Et ça finit comme il se doit devant un demi en se disant que finalement on n’est pas si mal sur le plancher des vaches. Vivement demain que je m’y remette !

Même quand les conditions sont bonnes, il arrive parfois qu’on se sente bien seul, là-haut !

8 juillet. Quand j’arrive, il n’y a aucune aile en l’air. Mauvais signe. Je passe à l’école pour voir la météo et demander l’évolution. Apparemment ça devrait voler. Je monte avec la navette de Vincent qui va faire un bi. Je décolle et j’enroule avec lui quelques minutes. Ça monte bien aux dents. Vincent me quitte car il a fini son temps "règlementaire". Je continue de monter tranquillement jusqu’au plafond. La masse d’air est calme, ça bouge un peu, sans plus (en parapente, se faire brasser fait partie du jeu, de même que les fermetures, car qui dit thermiques dit masse d’air en mouvement. Même un gros porteur subit l’influence des mouvements de la masse d’air, alors nous ?). Je me dirige vers la Tournette et me retrouve dans une grosse dégueulante. Je reviens au Lanfon, refais le plein et décide de tirer sur le Grand-Bornand. Et là, le doute me prend, je suis tout seul à cette altitude ! Et si je me trompais, et si je prenais la mauvaise décision ? Heureusement, ce flottement ne dure que quelques secondes. Je pars sans plus hésiter.

(ça me rappelle un gros moment de peur que j’avais eu il y a quelques années. J’étais parti de Mieussy, j’avais traversé jusqu’à Morzine, puis Flaine. J’étais ensuite remonté vers le nord. Ne connaissant pas bien les lieux, je n’avais pas imaginé que j’allais arriver au-dessus du cirque du Fer-à-Cheval. En arrivant au dessus-de ce gouffre béant, je m’étais mis à flipper un maximum. Il m’avait fallu faire un exercice de respiration pour retrouver mon calme).

Quand je commence à transiter sur Thônes, je m’aperçois qu’un autre parapente m’a suivi. Ça me fait chaud au cœur. Bienvenu au club ! On passe un grand moment dans la combe sous le Lachat de Thônes, car ça ne veut pas monter.

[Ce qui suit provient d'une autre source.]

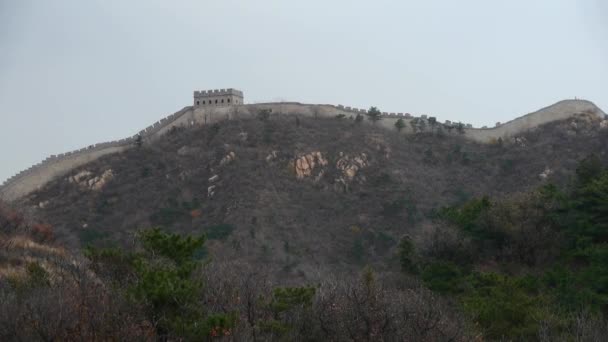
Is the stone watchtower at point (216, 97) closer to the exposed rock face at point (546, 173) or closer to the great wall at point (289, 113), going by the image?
the great wall at point (289, 113)

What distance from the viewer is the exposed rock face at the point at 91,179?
167 ft

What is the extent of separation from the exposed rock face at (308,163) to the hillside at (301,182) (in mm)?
60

Par moments, je suis presque les pieds sur les alpages. Je fais même fuir un chamois. Il me faut presqu’une heure pour en sortir, pas mon compagnon, malheureusement, qui doit aller se vacher en contrebas. Du Lachat, je traverse sur le Grand-Bornand, mais je n’arrive pas à refaire le plein sur le Danay (damné Danay !). Alors je vais me poser tranquillement et je n’ai plus qu’à tendre le pouce pour rentrer récupérer ma voiture (ce n’est pas grave, de toute façon, ce soir, on a du monde à la maison, il ne fallait pas que je traîne trop dans les airs).